Work instructions:
Copy the rows again, starting with the row that contains "Which item of" and going on through the last row, substituting "front grille" for "truck grille" and leaving everything else unchanged.

Given records:
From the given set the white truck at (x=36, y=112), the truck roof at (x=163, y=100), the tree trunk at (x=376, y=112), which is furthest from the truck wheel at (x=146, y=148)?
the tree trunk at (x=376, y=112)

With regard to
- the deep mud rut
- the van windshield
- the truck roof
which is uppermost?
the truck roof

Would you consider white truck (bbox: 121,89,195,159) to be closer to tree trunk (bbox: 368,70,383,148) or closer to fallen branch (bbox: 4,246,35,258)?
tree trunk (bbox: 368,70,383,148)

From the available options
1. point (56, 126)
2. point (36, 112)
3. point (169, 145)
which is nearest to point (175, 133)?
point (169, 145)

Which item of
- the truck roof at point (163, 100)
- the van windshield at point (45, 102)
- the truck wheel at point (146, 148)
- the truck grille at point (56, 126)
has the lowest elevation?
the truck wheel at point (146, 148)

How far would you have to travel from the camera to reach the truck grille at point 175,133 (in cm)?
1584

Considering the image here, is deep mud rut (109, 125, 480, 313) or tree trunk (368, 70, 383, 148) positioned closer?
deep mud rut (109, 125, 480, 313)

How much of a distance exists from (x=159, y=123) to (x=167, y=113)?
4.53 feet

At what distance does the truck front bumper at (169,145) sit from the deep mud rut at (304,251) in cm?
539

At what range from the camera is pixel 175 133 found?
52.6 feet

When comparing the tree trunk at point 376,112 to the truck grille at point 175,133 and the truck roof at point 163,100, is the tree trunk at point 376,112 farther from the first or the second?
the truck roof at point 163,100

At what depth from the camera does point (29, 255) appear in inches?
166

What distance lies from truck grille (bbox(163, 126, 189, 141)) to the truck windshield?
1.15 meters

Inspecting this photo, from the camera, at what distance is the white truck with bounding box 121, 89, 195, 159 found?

Answer to the exercise:
Which item of
- the truck roof at point (163, 100)
- the van windshield at point (45, 102)
- the truck wheel at point (146, 148)
- the front grille at point (56, 126)
has the lowest elevation?
the truck wheel at point (146, 148)

How far would you have to travel from the camera to reach the front grille at point 175,133 (in cm)?
1584

Considering the image here, is deep mud rut (109, 125, 480, 313) or tree trunk (368, 70, 383, 148) positioned closer?
deep mud rut (109, 125, 480, 313)

How much of a distance exists from (x=159, y=123) to (x=167, y=113)?
4.53 feet

At what distance does the truck front bumper at (169,145) sit from the deep mud rut at (304,251) in cm?
539

At what range from the camera is pixel 175 133 found?
52.6 feet

When comparing the tree trunk at point 376,112 to the front grille at point 175,133 and the truck roof at point 163,100, is the tree trunk at point 376,112 farther from the first or the second?
the truck roof at point 163,100

At what depth from the camera does point (29, 255) appear in inches?
166

What distance lies from front grille (bbox(163, 126, 189, 141)) to the truck windshield?
1.15 meters

Inspecting this photo, from the camera, at what distance is the white truck with bounding box 121, 89, 195, 159 found?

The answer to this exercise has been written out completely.